Pourquoi la souffrance psychologique est-elle si difficile à supporter ? Comprendre, accepter et transformer
Le mot souffrance provient du latin « sub », qui signifie « en dessous », et du verbe « ferre », qui signifie « porter ». La souffrance, au sens littéral, c’est donc porter quelque chose de lourd en soi, endurer une épreuve douloureuse. Elle fait partie intégrante de l’expérience humaine.
Chercher à éliminer la souffrance : une attente fréquente en thérapie
Lorsque l’on consulte un.e psychologue ou un.e thérapeute, on espère souvent se libérer de la souffrance psychique, des émotions désagréables, du mal-être ou des pensées envahissantes. On souhaite ressentir à nouveau des émotions agréables, de la légèreté, de la paix intérieure.
Mais il est important de souligner que toutes les émotions sont naturelles et nécessaires, qu’elles soient plaisantes ou non. Il n’existe pas d’émotions négatives en soi. Parler d’émotions désagréables plutôt que négatives permet de changer notre rapport à celles-ci : elles ne sont pas mauvaises, elles sont utiles.
Alors, pourquoi est-il si difficile de vivre avec la souffrance ? Pourquoi notre premier réflexe est-il souvent de l’éviter, voire de la fuir ?

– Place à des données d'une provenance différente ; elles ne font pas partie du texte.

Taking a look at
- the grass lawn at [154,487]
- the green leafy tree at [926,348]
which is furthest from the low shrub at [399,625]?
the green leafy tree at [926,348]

Le piège de l’évitement émotionnel : un réflexe humain, mais parfois contre-productif
Pour survivre, l’être humain a développé une capacité fondamentale : l’évitement. Ce mécanisme permet de fuir ou de se protéger face à un danger réel. Dans des situations de survie, c’est une compétence indispensable.
Mais aujourd’hui, ce mécanisme d’évitement est souvent activé de manière inappropriée, y compris face à des situations qui ne représentent aucun danger immédiat. Cela peut devenir un piège :
Éviter une émotion inconfortable
Refouler une pensée douloureuse
Fuir un souvenir ou une situation sociale anxiogène
S’anesthésier par des distractions constantes (écrans, travail, addictions…)
Ces stratégies d’évitement peuvent soulager temporairement, mais elles entretiennent la souffrance à long terme.
Deux approches thérapeutiques efficaces : la TCC et l’ACT
Parmi les approches validées par la recherche en psychologie clinique, deux thérapies sont particulièrement efficaces pour mieux vivre avec la souffrance psychologique :
1. Thérapie Cognitivo-Comportementale (TCC)
La TCC vise à identifier, comprendre et modifier les pensées dysfonctionnelles et les comportements problématiques. Elle aide à déconstruire les schémas mentaux qui entretiennent la souffrance, en proposant des outils concrets pour agir différemment.
2. Thérapie d’Acceptation et d’Engagement (ACT)
L’ACT (Acceptance and Commitment Therapy) est une approche plus récente, issue des TCC dites « de troisième vague ». Elle part du principe que la souffrance fait naturellement partie de l’existence humaine, et que tenter de la supprimer peut empirer notre mal-être.
Au lieu de chercher à contrôler ou éviter nos émotions douloureuses, l’ACT nous propose de les accueillir avec bienveillance, tout en nous reconnectant à nos valeurs profondes. L’objectif est de s’engager dans une vie pleine de sens, même en présence de difficultés internes.
Accepter la souffrance : une voie vers la résilience
Accepter la souffrance ne signifie pas se résigner ou se complaire dans la douleur. C’est reconnaître qu’elle existe, qu’elle fait partie de l’expérience humaine, et qu’elle peut même devenir une source de transformation.
La souffrance peut être une messagère : elle nous parle de nos besoins insatisfaits, de nos limites, de nos valeurs mises à mal, de nos désirs profonds.
En ACT, la souffrance n’est pas une ennemie à abattre, mais une part de nous à écouter. Le thérapeute peut proposer des exercices variés pour apprendre à :
Observer ses émotions sans jugement
Se distancier de ses pensées douloureuses (défusion cognitive)
Cultiver la pleine conscience
Identifier ses valeurs de vie
Agir de manière engagée, malgré la douleur
En résumé : transformer la souffrance, plutôt que la fuir
👉 La souffrance psychologique est difficile, mais elle n’est pas un échec ou une anomalie.
👉 Chercher à tout prix à l’éviter peut aggraver notre mal-être.
👉 Apprendre à l’accueillir, à vivre avec, et à avancer malgré elle peut nous aider à retrouver une forme de liberté intérieure.
Les thérapies comme la TCC et l’ACT offrent des outils puissants pour sortir des cercles vicieux de la lutte mentale et retrouver le chemin d’une vie plus alignée, plus authentique, plus vivante.